◆ **JOB ITEM**: Please name the kind of plot the data profiling exercise uses to review outliers.

◆ **PROVIDED PASSAGE**:
### Task 1: Data Profiling to Understand Data Quality
**Description**: Use basic statistical methods to profile a dataset and identify potential quality issues.

**Steps**:
1. Load the dataset using pandas in Python.
2. Understand the data by checking its basic statistics.
3. Identify null values.
4. Check unique values for categorical columns.
5. Review outliers using box plots.

In [None]:
# write your code from here

In [1]:
import pandas as pd
import seaborn as sns
import matplotlib.pyplot as plt

# Step 1: Load the dataset
df = pd.read_csv('your_dataset.csv')  # Replace with your actual CSV file path

# Step 2: Basic statistics
print("Basic Statistics:\n", df.describe(include='all'))

# Step 3: Identify null values
print("\nNull Values:\n", df.isnull().sum())

# Step 4: Unique values for categorical columns
categorical_columns = df.select_dtypes(include=['object', 'category']).columns
for col in categorical_columns:
    print(f"\nUnique values in '{col}':\n", df[col].unique())

# Step 5: Review outliers using box plots
numerical_columns = df.select_dtypes(include=['int64', 'float64']).columns
for col in numerical_columns:
    plt.figure(figsize=(6, 4))

◆ **GIVEN INFORMATION**:

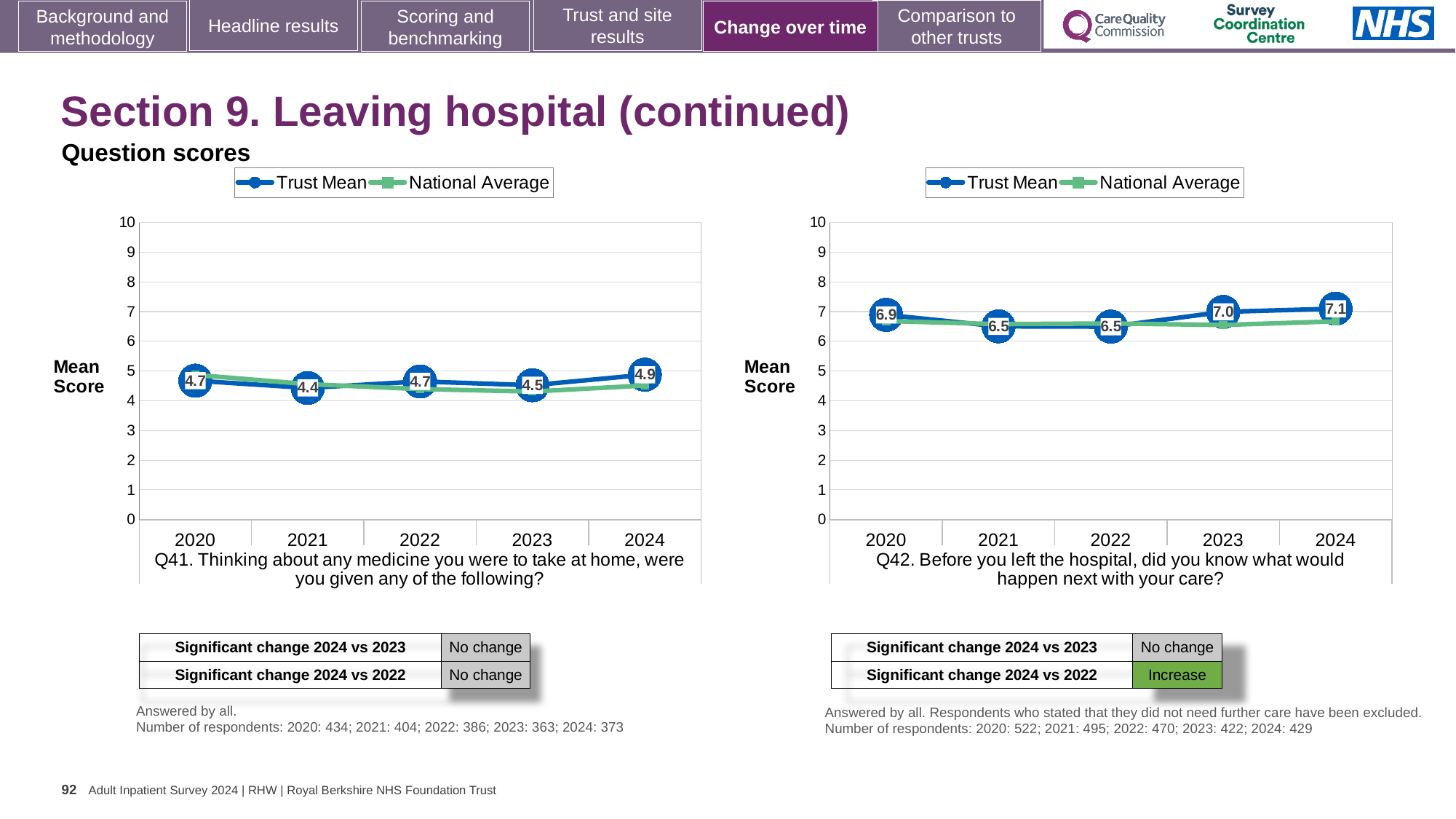
In the Q41 chart, which year has the highest Trust Mean score? 2024 In the Q42 chart, what is the Trust Mean score for 2020? 6.9 In the Q42 chart, what is the Trust Mean score for 2023? 7.0 In the Q41 chart, what is the Trust Mean score for 2024? 4.9 In the Q41 chart, what is the Trust Mean score for 2021? 4.4 In the Q42 chart, is the Trust Mean score for 2022 greater or less than 7? less In the Q41 chart, which year has the lowest Trust Mean score? 2021 What kind of chart is the Q42 chart? Line chart In the Q41 chart, what is the difference between the Trust Mean scores for 2024 and 2023? 0.4 In the Q42 chart, which year has the highest Trust Mean score? 2024 How many series does the legend of the Q41 chart list? 2 In the Q42 chart, what is the difference between the Trust Mean scores for 2024 and 2021? 0.6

◆ **ANSWER TO THE EXERCISE**: Box plots.